### Instruction
In the material below, replace "position" with "vantage point" in the lines starting at the one containing "Is [474,327] nearer" and ending at the one containing "7859 millimetres", leaving everything else unchanged. Give back only those lines.

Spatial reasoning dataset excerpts
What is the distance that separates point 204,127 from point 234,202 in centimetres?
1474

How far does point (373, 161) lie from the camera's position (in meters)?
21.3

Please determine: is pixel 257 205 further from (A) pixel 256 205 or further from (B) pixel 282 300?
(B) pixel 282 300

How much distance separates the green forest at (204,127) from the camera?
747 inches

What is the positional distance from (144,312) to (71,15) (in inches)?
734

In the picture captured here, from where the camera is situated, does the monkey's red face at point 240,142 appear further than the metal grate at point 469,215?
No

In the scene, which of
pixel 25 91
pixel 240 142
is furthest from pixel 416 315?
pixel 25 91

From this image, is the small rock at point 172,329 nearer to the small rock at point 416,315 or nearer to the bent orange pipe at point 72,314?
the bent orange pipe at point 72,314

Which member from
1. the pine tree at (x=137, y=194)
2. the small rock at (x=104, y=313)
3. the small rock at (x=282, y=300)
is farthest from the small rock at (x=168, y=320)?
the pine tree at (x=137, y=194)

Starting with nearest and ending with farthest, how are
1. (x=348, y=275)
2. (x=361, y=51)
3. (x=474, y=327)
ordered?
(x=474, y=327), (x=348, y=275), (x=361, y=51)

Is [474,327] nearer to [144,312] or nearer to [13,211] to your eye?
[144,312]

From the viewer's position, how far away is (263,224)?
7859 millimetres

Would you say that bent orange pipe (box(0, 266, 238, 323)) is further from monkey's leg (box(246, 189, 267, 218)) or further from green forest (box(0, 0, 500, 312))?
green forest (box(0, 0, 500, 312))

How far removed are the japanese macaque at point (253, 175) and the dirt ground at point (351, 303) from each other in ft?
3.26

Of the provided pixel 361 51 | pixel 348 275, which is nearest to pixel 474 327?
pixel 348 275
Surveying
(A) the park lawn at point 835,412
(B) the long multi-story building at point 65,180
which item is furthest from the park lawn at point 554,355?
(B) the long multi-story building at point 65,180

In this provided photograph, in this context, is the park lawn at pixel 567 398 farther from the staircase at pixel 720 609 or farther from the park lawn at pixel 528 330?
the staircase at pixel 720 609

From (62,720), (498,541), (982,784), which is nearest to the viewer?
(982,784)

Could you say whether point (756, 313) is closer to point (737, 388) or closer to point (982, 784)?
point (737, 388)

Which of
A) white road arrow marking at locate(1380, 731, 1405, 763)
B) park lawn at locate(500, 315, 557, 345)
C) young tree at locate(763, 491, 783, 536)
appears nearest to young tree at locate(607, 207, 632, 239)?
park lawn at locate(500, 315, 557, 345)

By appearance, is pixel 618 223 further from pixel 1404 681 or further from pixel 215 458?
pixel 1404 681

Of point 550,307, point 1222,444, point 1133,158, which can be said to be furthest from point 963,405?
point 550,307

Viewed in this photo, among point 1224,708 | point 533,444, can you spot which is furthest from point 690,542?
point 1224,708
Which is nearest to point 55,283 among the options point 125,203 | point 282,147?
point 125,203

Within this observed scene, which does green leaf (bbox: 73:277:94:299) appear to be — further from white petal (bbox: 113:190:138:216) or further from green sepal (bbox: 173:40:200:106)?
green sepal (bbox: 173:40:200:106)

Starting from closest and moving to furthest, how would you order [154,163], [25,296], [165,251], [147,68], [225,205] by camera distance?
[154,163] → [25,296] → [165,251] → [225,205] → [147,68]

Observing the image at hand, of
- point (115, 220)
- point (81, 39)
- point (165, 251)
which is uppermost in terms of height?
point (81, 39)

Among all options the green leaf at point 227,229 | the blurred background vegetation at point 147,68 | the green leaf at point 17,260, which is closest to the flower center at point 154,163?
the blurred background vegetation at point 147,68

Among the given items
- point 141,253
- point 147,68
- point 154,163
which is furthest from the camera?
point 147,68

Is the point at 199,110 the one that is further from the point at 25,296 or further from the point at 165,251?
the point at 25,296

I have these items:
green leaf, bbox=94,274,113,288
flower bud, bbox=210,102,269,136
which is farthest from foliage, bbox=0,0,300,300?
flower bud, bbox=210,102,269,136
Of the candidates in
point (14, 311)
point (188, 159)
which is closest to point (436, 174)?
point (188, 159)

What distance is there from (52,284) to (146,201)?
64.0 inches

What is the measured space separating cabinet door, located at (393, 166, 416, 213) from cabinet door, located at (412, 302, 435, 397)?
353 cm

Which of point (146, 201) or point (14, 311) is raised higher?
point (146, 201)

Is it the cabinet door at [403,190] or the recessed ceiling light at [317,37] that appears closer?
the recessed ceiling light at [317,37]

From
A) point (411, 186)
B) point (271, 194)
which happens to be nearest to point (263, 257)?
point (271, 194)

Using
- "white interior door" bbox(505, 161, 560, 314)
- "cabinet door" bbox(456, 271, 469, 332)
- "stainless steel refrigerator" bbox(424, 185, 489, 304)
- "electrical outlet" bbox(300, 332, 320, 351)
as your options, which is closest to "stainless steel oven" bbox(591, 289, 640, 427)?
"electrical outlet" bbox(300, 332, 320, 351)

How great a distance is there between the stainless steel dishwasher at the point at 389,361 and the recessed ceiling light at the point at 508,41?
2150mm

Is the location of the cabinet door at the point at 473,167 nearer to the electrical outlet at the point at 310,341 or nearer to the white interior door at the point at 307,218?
...
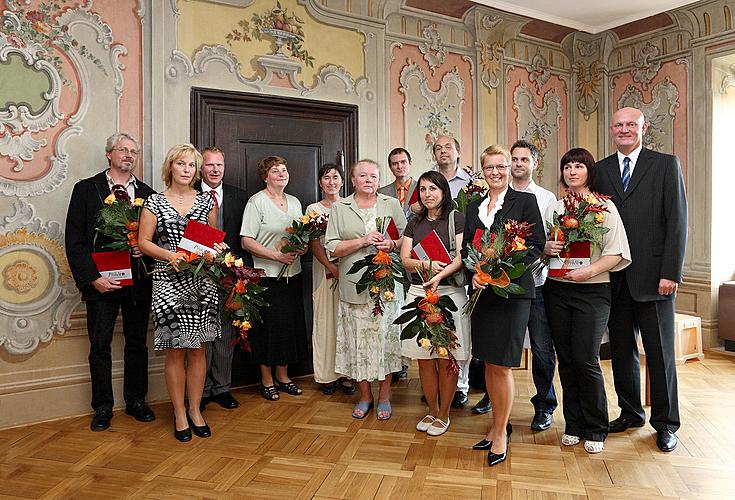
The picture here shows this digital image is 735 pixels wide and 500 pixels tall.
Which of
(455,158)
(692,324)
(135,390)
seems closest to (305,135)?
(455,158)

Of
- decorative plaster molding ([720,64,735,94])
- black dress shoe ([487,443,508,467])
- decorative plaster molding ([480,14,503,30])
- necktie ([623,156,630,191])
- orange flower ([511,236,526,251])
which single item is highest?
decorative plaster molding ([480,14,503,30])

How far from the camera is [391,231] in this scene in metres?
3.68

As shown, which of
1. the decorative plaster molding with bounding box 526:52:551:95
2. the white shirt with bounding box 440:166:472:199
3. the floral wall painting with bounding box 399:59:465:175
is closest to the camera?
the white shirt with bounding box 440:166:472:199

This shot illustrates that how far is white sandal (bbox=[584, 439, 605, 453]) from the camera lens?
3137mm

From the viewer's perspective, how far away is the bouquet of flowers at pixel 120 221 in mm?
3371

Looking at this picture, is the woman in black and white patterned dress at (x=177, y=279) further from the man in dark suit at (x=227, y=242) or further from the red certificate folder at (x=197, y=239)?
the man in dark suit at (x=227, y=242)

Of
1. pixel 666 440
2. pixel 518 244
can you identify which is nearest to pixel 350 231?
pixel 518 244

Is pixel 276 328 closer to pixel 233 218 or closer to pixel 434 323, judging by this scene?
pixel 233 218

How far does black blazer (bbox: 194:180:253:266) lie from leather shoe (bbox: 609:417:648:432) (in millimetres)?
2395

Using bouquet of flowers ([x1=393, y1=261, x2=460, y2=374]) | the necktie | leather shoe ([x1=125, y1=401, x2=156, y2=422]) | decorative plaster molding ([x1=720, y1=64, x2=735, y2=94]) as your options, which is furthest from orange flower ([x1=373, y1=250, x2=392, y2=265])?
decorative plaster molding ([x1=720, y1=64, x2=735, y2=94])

### Result
Is [474,327] nearer to [144,312] or nearer to [13,211] to your eye?
[144,312]

From the viewer's vantage point, how far away is (263,224)?
7859 millimetres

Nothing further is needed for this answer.